# Instructions to follow
All lines holding the word "United" in the listing below need to be copied.

= = = = = = =

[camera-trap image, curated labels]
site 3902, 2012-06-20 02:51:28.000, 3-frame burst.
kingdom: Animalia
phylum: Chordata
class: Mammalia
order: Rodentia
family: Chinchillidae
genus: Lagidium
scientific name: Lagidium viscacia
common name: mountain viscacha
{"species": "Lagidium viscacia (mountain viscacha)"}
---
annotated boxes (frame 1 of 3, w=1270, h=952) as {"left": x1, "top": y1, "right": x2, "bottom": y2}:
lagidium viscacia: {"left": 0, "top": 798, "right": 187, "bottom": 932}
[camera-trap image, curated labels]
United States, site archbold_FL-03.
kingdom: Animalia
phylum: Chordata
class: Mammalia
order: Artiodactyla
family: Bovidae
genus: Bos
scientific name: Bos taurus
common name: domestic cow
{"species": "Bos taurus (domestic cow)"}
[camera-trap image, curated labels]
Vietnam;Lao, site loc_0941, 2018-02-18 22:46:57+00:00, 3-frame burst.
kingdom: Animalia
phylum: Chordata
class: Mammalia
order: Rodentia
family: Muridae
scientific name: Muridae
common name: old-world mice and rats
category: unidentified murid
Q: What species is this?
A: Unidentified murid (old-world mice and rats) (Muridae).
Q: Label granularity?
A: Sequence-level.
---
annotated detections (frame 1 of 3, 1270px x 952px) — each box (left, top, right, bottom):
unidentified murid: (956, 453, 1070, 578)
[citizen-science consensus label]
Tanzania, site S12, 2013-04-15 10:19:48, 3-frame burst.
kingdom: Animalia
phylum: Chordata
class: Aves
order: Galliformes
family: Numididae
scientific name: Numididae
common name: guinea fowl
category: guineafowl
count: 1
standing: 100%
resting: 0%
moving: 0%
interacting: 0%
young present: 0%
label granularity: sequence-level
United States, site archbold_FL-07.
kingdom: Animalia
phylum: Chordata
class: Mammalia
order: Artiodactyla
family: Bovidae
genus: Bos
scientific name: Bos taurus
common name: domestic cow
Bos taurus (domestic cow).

= = = = = = =

# Exercise response
United States, site archbold_FL-03.
United States, site archbold_FL-07.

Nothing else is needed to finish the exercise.